▶ Apply what you read:
a) Using the passage on Mexican food in America, explain why there is now a "Cosmic Burrito" in one to three sentences.
b) Resume the passage on Mexican food in America, picking up right after its final sentence.

▶ Provided text:
Start of Block

The celebration of Mexican food in America has caused a worldwide appetite for Mexican food, from Dubai to Australia, which has its own Taco Bell, called Taco Bill’s, which specializes in fish tacos.
Arellano observes that for over 100 years, many Americans who are anti-Mexican in their prejudices are unaware of the contradiction between their racism and their undying love of Mexican food. They compartmentalize, loving the food yet inexplicably disliking the people who make it, turning Mexicans into negative stereotypes while having a relentless desire for Mexican food.
Tortillas are the preferred food of NASA astronauts, so there is now the “Cosmic Burrito” and variations of Mexican food pop up all over America, including the muchaco, a taco made with ground beef and pita bread at the Taco Bueno restaurant chain.

End of Block

▶ Source material:

Start of Block

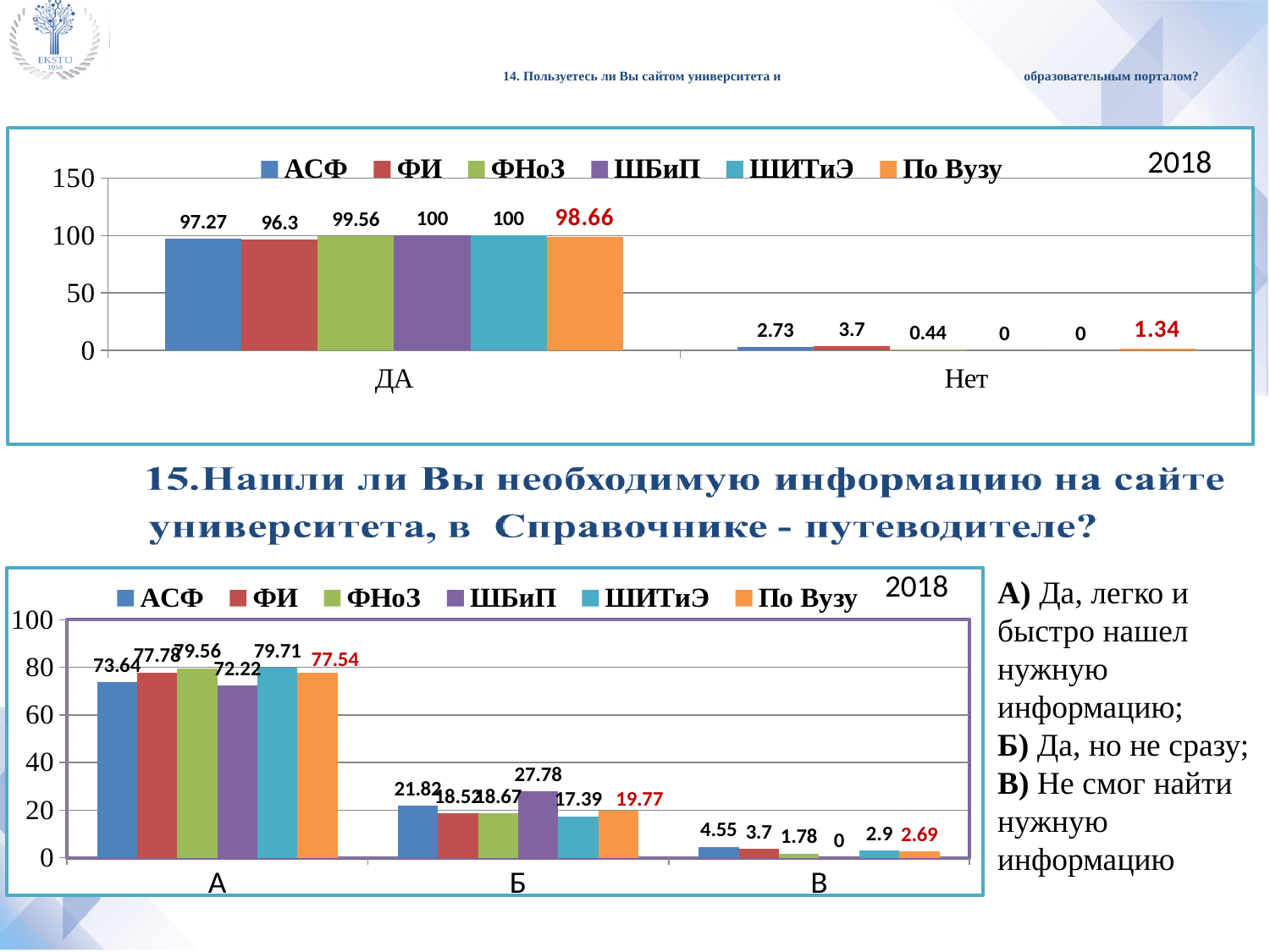
In the top chart, what is the value for ФИ in the ДА category? 96.3 In the bottom chart, what year is shown in the top-right corner? 2018 In the top chart, how many series does the legend list? 6 In the bottom chart, is the value for По Вузу in category Б larger or smaller than the value for ШИТиЭ in category Б? larger In the bottom chart, what is the value for ШБиП in category Б? 27.78 In the top chart, what is the value for По Вузу in the Нет category? 1.34 In the top chart, what is the difference between the АСФ values for ДА and Нет? 94.54 In the bottom chart, what is the value for АСФ in category В? 4.55 What type of chart is the bottom chart? bar chart In the top chart, how many categories are shown on the x axis? 2 In the bottom chart, which series has the lowest value in category А? ШБиП In the top chart, which series has the highest value in the Нет category? ФИ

End of Block

▶ Responses in order:
a) The "Cosmic Burrito" exists because tortillas are the preferred food of NASA astronauts.

b)
Hot Cocoa Comes from Mexico
Arellano observes that traditional desserts made with cocoa and vanilla to make chocolate and vanilla desserts, including hot cocoa, come from 1700s Mexico when the Virgin Mary statues in the cathedrals had offerings of various chocolate and vanilla desserts. This vanilla was cultivated to perfection and copied by the Europeans in Pico de Orizaba, a vanilla region in Veracruz, which is in eastern Mexico.
As early as the 1500s, Spanish conquerors fell in love with Mexican foods made with corn or maize, which were made into various forms of masa cornmeal.
The Spaniards become obsessed with tortillas and tamales, the latter being a convenience food perfect for traveling with.
The Spanish invader Cortes demanded Mexican food in his court, and according to Arellano, this is the first documented case of cultural appropriation.
Moreover, the Spaniards introduced the Mexicans to wheat flour, which brought flour tortillas to the Mexican diet.
This is our first known case of fusion.
Chile Con Carne (soon to become Chili)
Arrellano observes that the first chili made with hot peppers and meat was around 1870 in the San Antonio region, not Texas, but pre-Texas: Tejas.
Chile became so popular that by the 1880s, you could already find it advertised in Hawaii and Washington D.C.
The world doesn’t understand how good Mexican food is. They take it for granted. This is one of Arellano’s main points.
Now Chile Con Carne is just “Chili.”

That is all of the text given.